RICHIESTA SCRITTA –
Ricopia tutti gli elementi qui sotto, parola per parola e senza alcuna modifica.

Elementi conservati da una raccolta:
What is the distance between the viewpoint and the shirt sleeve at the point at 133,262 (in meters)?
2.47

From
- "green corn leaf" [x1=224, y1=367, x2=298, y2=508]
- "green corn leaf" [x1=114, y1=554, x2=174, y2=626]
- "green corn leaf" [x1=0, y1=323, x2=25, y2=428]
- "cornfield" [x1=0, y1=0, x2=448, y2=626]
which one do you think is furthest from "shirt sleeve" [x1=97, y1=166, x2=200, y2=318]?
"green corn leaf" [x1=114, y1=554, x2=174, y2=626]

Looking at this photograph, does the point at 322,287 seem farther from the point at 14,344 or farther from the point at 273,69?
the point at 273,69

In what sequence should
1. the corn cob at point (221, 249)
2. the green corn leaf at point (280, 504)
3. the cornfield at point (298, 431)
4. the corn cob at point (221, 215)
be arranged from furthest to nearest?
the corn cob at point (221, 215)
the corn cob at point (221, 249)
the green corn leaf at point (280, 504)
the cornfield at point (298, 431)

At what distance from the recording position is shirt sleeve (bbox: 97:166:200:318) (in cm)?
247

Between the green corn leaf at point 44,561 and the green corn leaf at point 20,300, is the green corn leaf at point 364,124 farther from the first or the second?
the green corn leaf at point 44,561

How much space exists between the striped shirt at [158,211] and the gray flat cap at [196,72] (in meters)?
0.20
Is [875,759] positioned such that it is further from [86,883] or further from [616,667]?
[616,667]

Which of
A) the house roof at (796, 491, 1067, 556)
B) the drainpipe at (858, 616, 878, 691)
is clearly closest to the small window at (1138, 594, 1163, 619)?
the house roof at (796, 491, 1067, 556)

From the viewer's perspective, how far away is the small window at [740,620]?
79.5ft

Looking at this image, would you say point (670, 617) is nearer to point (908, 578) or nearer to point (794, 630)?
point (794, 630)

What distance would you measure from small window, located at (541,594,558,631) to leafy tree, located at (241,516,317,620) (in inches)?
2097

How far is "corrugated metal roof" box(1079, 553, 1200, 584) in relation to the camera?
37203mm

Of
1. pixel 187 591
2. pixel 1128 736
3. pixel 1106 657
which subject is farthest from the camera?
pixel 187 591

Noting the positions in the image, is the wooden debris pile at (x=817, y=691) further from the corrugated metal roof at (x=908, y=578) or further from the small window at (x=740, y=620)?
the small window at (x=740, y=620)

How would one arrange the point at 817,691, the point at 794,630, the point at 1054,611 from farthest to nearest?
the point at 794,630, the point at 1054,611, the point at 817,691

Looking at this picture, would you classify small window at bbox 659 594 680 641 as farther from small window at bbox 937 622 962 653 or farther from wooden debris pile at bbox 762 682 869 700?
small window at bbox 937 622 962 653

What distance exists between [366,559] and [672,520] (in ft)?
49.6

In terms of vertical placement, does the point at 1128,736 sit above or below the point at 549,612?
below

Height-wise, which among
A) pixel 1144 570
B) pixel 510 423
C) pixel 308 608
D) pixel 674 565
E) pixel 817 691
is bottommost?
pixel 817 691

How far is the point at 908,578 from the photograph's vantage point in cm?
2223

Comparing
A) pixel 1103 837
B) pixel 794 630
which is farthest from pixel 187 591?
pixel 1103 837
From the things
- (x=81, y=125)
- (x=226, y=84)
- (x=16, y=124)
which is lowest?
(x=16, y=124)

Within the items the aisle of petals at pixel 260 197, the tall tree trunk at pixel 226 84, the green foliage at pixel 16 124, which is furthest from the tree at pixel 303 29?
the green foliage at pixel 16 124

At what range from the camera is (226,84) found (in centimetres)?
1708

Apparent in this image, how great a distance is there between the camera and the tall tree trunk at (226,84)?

RISPOSTA –
What is the distance between the viewpoint and the shirt sleeve at the point at 133,262 (in meters)?
2.47

From
- "green corn leaf" [x1=224, y1=367, x2=298, y2=508]
- "green corn leaf" [x1=114, y1=554, x2=174, y2=626]
- "green corn leaf" [x1=0, y1=323, x2=25, y2=428]
- "cornfield" [x1=0, y1=0, x2=448, y2=626]
which one do you think is furthest from "shirt sleeve" [x1=97, y1=166, x2=200, y2=318]?
"green corn leaf" [x1=114, y1=554, x2=174, y2=626]

Looking at this photograph, does the point at 322,287 seem farther from the point at 14,344 or farther from the point at 273,69?
the point at 273,69

In what sequence should
1. the corn cob at point (221, 249)
2. the green corn leaf at point (280, 504)
3. the cornfield at point (298, 431)
4. the corn cob at point (221, 215)
be arranged from furthest to nearest?
the corn cob at point (221, 215)
the corn cob at point (221, 249)
the green corn leaf at point (280, 504)
the cornfield at point (298, 431)

At what distance from the recording position is shirt sleeve (bbox: 97:166:200:318) (in cm)?
247

Between the green corn leaf at point 44,561 and the green corn leaf at point 20,300, is the green corn leaf at point 364,124 farther from the first or the second?
the green corn leaf at point 44,561

How much space exists between the striped shirt at [158,211] and the gray flat cap at [196,72] (in meters)?
0.20
Is [875,759] positioned such that it is further from [86,883] or further from [616,667]?
[616,667]

Which of
A) the house roof at (796, 491, 1067, 556)
B) the drainpipe at (858, 616, 878, 691)
is clearly closest to the small window at (1138, 594, 1163, 619)?
the house roof at (796, 491, 1067, 556)

From the viewer's perspective, how far away is the small window at [740,620]?
79.5ft

Looking at this image, would you say point (670, 617) is nearer to point (908, 578) or nearer to point (794, 630)?
point (794, 630)

What distance would you measure from small window, located at (541,594,558,631) to leafy tree, located at (241,516,317,620) (in inches)?
2097

How far is "corrugated metal roof" box(1079, 553, 1200, 584) in relation to the camera?
37203mm

Of
1. pixel 187 591
2. pixel 1128 736
3. pixel 1106 657
which subject is farthest from the camera?
pixel 187 591

Noting the positions in the image, is the wooden debris pile at (x=817, y=691) further from the corrugated metal roof at (x=908, y=578) or further from the small window at (x=740, y=620)?
the small window at (x=740, y=620)

How would one arrange the point at 817,691, the point at 794,630, the point at 1054,611 from farthest to nearest?
the point at 794,630, the point at 1054,611, the point at 817,691

Looking at this picture, would you classify small window at bbox 659 594 680 641 as farther from small window at bbox 937 622 962 653 or farther from wooden debris pile at bbox 762 682 869 700?
small window at bbox 937 622 962 653

What distance exists between [366,559] and [672,520] (in ft)?
49.6

In terms of vertical placement, does the point at 1128,736 sit above or below the point at 549,612?
below

Height-wise, which among
A) pixel 1144 570
B) pixel 510 423
C) pixel 308 608
D) pixel 674 565
E) pixel 817 691
is bottommost?
pixel 817 691

How far is the point at 908,578 from the photograph's vantage point in cm?
2223

Comparing
A) pixel 1103 837
B) pixel 794 630
which is farthest from pixel 187 591?
pixel 1103 837
From the things
- (x=81, y=125)
- (x=226, y=84)
- (x=16, y=124)
which is lowest?
(x=16, y=124)

Within the items the aisle of petals at pixel 260 197, the tall tree trunk at pixel 226 84, the green foliage at pixel 16 124, which is furthest from the tree at pixel 303 29?
the green foliage at pixel 16 124

At what range from the camera is (226,84) found (in centimetres)?
1708

Apparent in this image, how great a distance is there between the camera and the tall tree trunk at (226,84)?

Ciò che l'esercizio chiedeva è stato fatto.